UK university students may be eligible for Turing Scheme funding of up to £690 per month. That covers nearly your entire budget in Bangkok and most of it in Cape Town or Bali. 2026-27 is the final year before the transition back to Erasmus+. Check with your university early.

Whichever destination you choose, we can match you with a verified placement that fits your budget, your degree, and your career goals. Get in touch to start planning, or explore our full guide to the cheapest internship destinations for 2026.

Frequently Asked Questions

Which is the cheapest internship destination: Bali, Bangkok, or Cape Town?

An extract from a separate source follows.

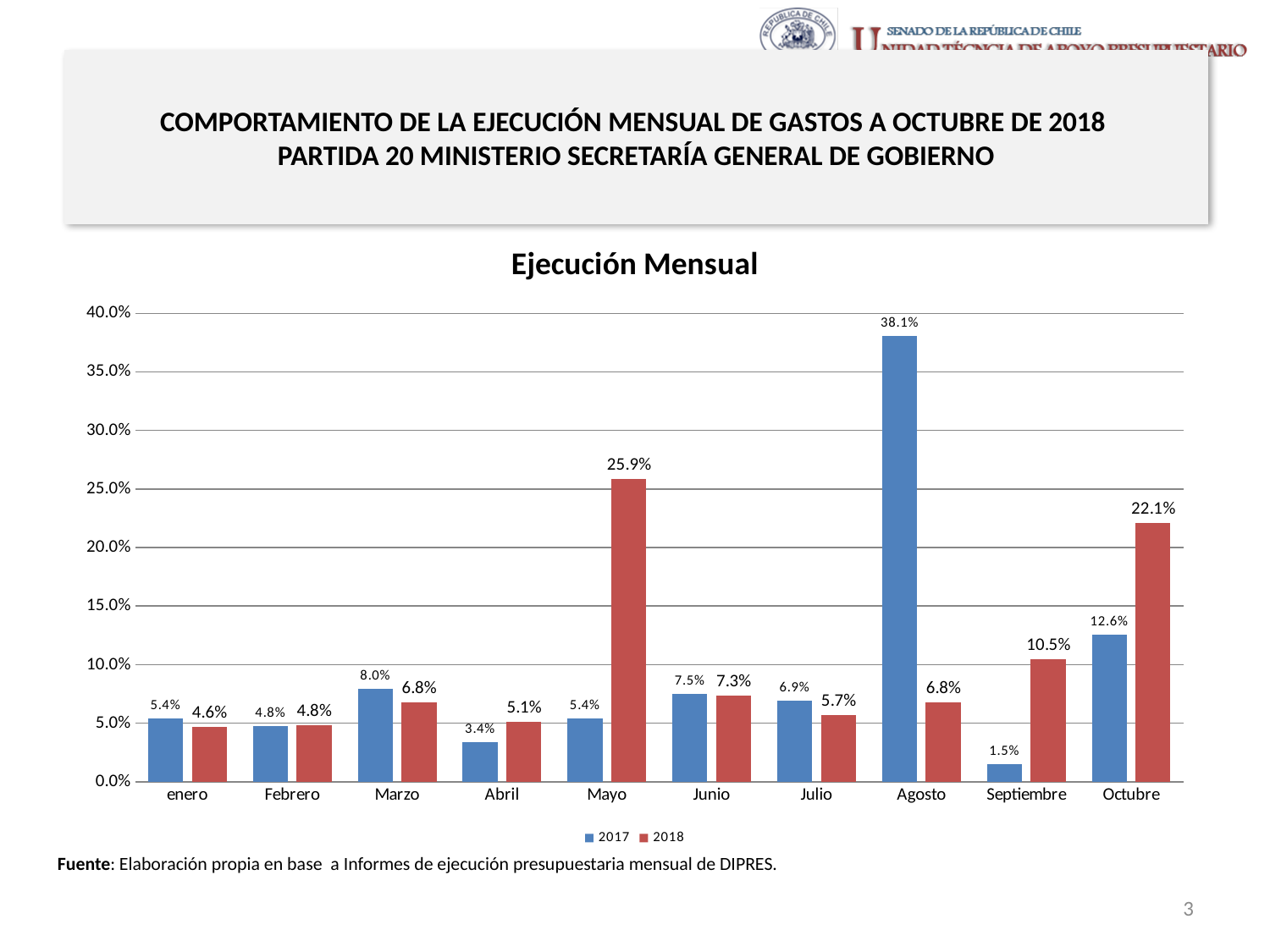
What is the value for 2017 in Septiembre? 1.5% Which month has the highest value for 2017? Agosto Which is larger in Julio, the 2017 value or the 2018 value? 2017 Which month has the lowest value for 2018? enero How many months are shown on the x axis? 10 What is the value for 2017 in Abril? 3.4% Is the value for 2017 in Agosto greater or less than 35.0%? greater How many series does the legend list? 2 What is the title of the chart? Ejecución Mensual What is the value for 2018 in Mayo? 25.9% What is the difference between the 2018 and 2017 values in Octubre? 9.5% What type of chart is shown on the slide? bar chart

Bangkok is the cheapest overall, with a realistic monthly budget of £450 to £700. Cape Town comes in at a similar range of £450 to £750 thanks to the favourable exchange rate, though accommodation can be pricier in central areas. Bali sits at £570 to £870, making it the most expensive of the three, mainly because of higher accommodation costs in popular intern areas like Canggu.

Are internships in Bali, Bangkok, and Cape Town paid or unpaid?

Most internships in all three destinations are unpaid. In Bali, some digital agencies offer small monthly allowances. In Bangkok, NGO and education placements are almost always unpaid, though some corporate roles offer a modest stipend. In Cape Town, conservation and non-profit roles are unpaid, but some business and finance placements offer small stipends. The low cost of living in all three cities makes unpaid placements more manageable than in Europe or the US.

Do I need a visa for an internship in Bali, Bangkok, or Cape Town?

South Africa offers UK nationals 90 days visa-free, making Cape Town the simplest option for short placements. Thailand requires a non-immigrant B visa or education visa depending on the placement type. Indonesia is the most complex. There is no dedicated internship visa, and most interns use a social/cultural visa (B211A) or business visa, which sits in a legal grey area. We help arrange the correct visa for each destination.

Which of these destinations is best for my CV?

Cape Town offers the strongest career value because you can access industries like conservation, finance, and consulting that look impressive on a UK graduate CV. Bangkok is excellent for development sector experience and education roles. Bali is best for building a digital marketing or content creation portfolio. All three demonstrate independence and cross-cultural skills that UK employers value highly.